## Отрывок для чтения
Попервоначалу чувствовался страх. Кто знает, чем завершатся перемены? Может, будет люстрация, а может, судебные дела. Почему бы и нет?
Они же понимали, что совершали тяжкие преступления даже по советским законам. Это же юристы по образованию, чудовищному советскому образованию, но – юридическому. Им ведь читали теорию доказательств и мягко объяснили, что Вышинский не совсем прав. Они видели в УК раздел «Преступления против правосудия» и знали, какой срок стоит за статьей о фальсификации обвинения.
Но ведь велено же посадить, например, этого Ковалева. А как его посадишь, не вменив фальшак, фуфло. Суд, конечно, свой, но и ты должен суду помочь с приговором. Вы же одна система.
Вот и Ельцин включил суд в правоохранительные органы. А ведь настоящий суд не вмешивается ни в политическую, ни в социальную жизнь государства и населения, не дай бог! Он только выслушивает и оценивает позиции сторон в состязательном процессе. Как раз именно в этом состоит его огромная роль в цивилизованном государстве. Ну как это понять советскому человеку?
Разумеется, упомянутый страх быстро прошел. А теперь возродилась хамская самоуверенность: набольший-то – свой пацан, чекист. И покатило все назад. Еще не так страшно, но уже гаже.
C Андреем Сахаровым в Академии наук США. Нью-Йорк, 1988
© Из архива Сергея Ковалева
А вот простонародное понятие о законе. Я приехал однажды в Пермь-36, где сидел прежде, где знаменитый, недавно уничтоженный, музей. Там немцы-волонтеры помогали реставрации. Они расспрашивают нас (мы втроем приехали). А потом позвали Ивана Кукушкина, бывшего мента. Он помнит меня в зоне, и я его помню. Он был неплохой мент. Хороший мент – это ленивый мент. Он не напишет на тебя рапорт без приказа. Вот он после зоны (да еще отсидев короткий срок за драку) стал работать в музее, сперва на пилораме, а потом в охране. Привычное дело – сидит, охраняет, только уже не зэков, а территорию.

## Задание
Продолжите отрывок воспоминаний о советском правосудии и Перми-36: напишите, что идет сразу после его последнего предложения. Следующий список взят из другого источника и с отрывком не связан.

## Представленный материал
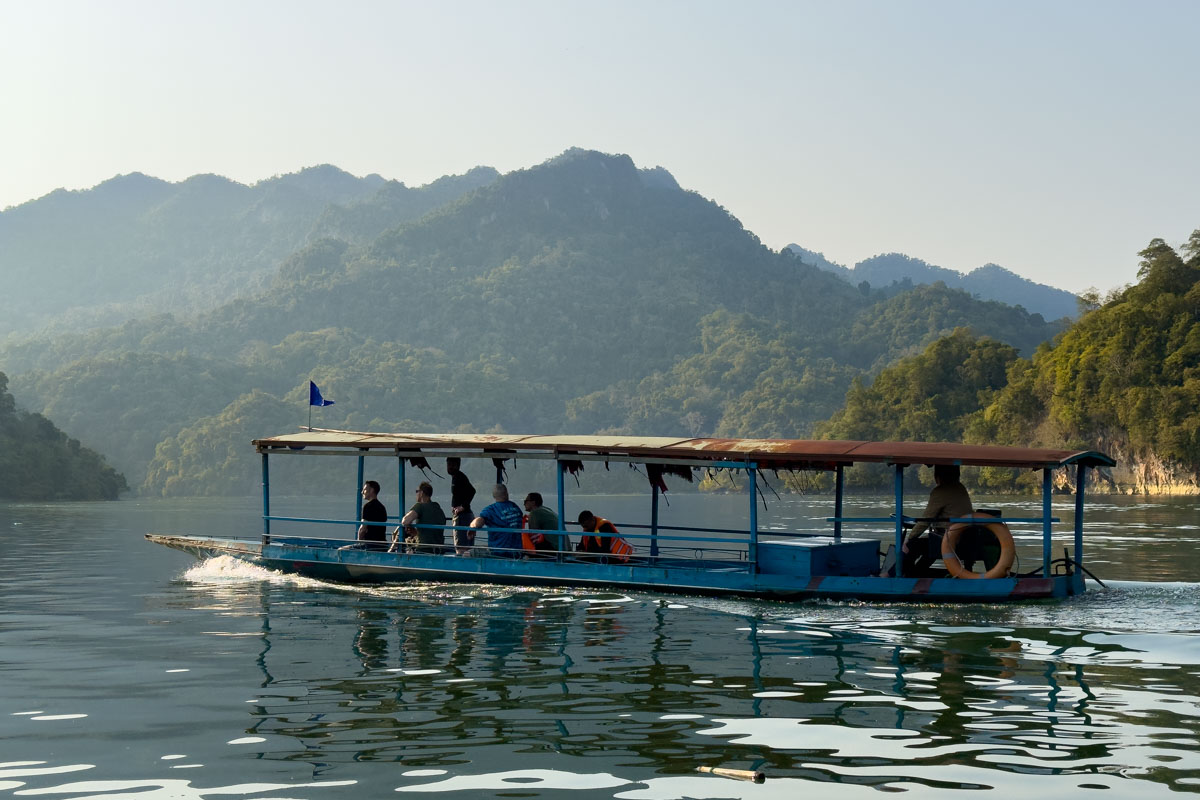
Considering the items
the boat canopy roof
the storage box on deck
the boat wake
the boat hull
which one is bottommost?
the boat wake

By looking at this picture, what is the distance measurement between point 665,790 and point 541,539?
12187 mm

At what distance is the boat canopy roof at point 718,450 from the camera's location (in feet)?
58.3

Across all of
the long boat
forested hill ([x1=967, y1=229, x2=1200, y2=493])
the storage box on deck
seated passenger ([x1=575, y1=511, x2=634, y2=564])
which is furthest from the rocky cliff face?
seated passenger ([x1=575, y1=511, x2=634, y2=564])

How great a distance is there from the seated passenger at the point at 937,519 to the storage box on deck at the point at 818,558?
56cm

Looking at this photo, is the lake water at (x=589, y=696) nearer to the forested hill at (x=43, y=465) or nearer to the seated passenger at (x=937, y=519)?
the seated passenger at (x=937, y=519)

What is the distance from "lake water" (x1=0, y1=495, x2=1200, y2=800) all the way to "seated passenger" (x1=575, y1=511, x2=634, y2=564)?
2.86ft

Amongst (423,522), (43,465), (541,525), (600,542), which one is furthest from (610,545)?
(43,465)

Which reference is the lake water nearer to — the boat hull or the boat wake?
the boat hull

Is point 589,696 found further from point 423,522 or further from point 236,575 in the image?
point 236,575

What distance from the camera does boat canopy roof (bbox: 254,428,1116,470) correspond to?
17.8 m

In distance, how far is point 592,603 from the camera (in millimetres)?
19281

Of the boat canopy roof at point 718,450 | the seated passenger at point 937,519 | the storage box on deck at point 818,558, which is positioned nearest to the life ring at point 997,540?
the seated passenger at point 937,519

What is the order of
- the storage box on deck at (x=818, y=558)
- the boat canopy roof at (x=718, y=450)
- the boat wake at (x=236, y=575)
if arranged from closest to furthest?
the boat canopy roof at (x=718, y=450) → the storage box on deck at (x=818, y=558) → the boat wake at (x=236, y=575)

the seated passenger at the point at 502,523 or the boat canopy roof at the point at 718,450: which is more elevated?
the boat canopy roof at the point at 718,450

## Письменный ответ
Пришел Иван. «Здравствуйте». – «Здравствуйте». Он тянет руку, я ее пожал. Немцы наседают с вопросами, каждый из нас что-то рассказывает. И вот наконец кто-то из немцев: «Как же вы, господин Кукушкин, позволяли себе нарушать закон?» «Этого не было, – говорит Ваня и показывает на меня, – им жилось здесь, конечно, несладко, но закон мы не нарушали». Я ему говорю: «А за что в ШИЗО таскали?» Он отвечает: «Какое же нарушение закона? Вот зам по режиму майор Федоров вызывает меня, спрашивает, написал ли я рапорт на Ковалева. Не написал, я не заметил, чтобы он что-то нарушал. “Иван, тебя не спрашивают, что ты заметил, – говорит Федоров, – тебе велели рапорт написать – вот и пиши, а про что напишешь – это уже твое дело”. Как же вы считаете, что я закон нарушал? Начальник приказал, я должен делать». Он искренен в этой логике. Советское представление о том, что закон, а что не закон.
Конечно, Истомин был образован, а поведение точно такое же. Сказали посадить – значит, посадить.
Офицеры МВД поближе к Кукушкину. Меня привезли в зону в начале января 1976 года, через год с днями после ареста. Поселили в бараке номер 1. Щелястый, чудовищный барак. А на дворе то 40, то 45 мороза. Было и 50, но это пару дней. Обычная там температура в самые холодные полтора месяца – 35–40 градусов. Щели заткнуты старыми обрывками бушлатов. Если вы вынете бушлат, то через эту щель вы не свет увидите, вы узнаете человека, который проходит.
Висят два градусника, один в так называемой спальне, другой в коридоре, где умывальник. Я подхожу с блокнотом к этим градусникам и пишу: дата, время, температура там, температура там. На следующий день то же самое. Подходит ДПНК (дежурный помощник начальника колонии): «Гражданин Ковалев, что вы тут делаете?» – «Я тут живу, гражданин ДПНК». – «Нет, а что вы сейчас делаете?» – «Я температуру записываю». – «А зачем вы ее записываете?» – «А зачем вы градусники повесили?»
А в этом «жилом помещении» температура плюс 6, плюс 8, иногда 9 градусов Цельсия. Барак № 2 потеплее, там в эти холода было около 10 градусов, доходило и до 12.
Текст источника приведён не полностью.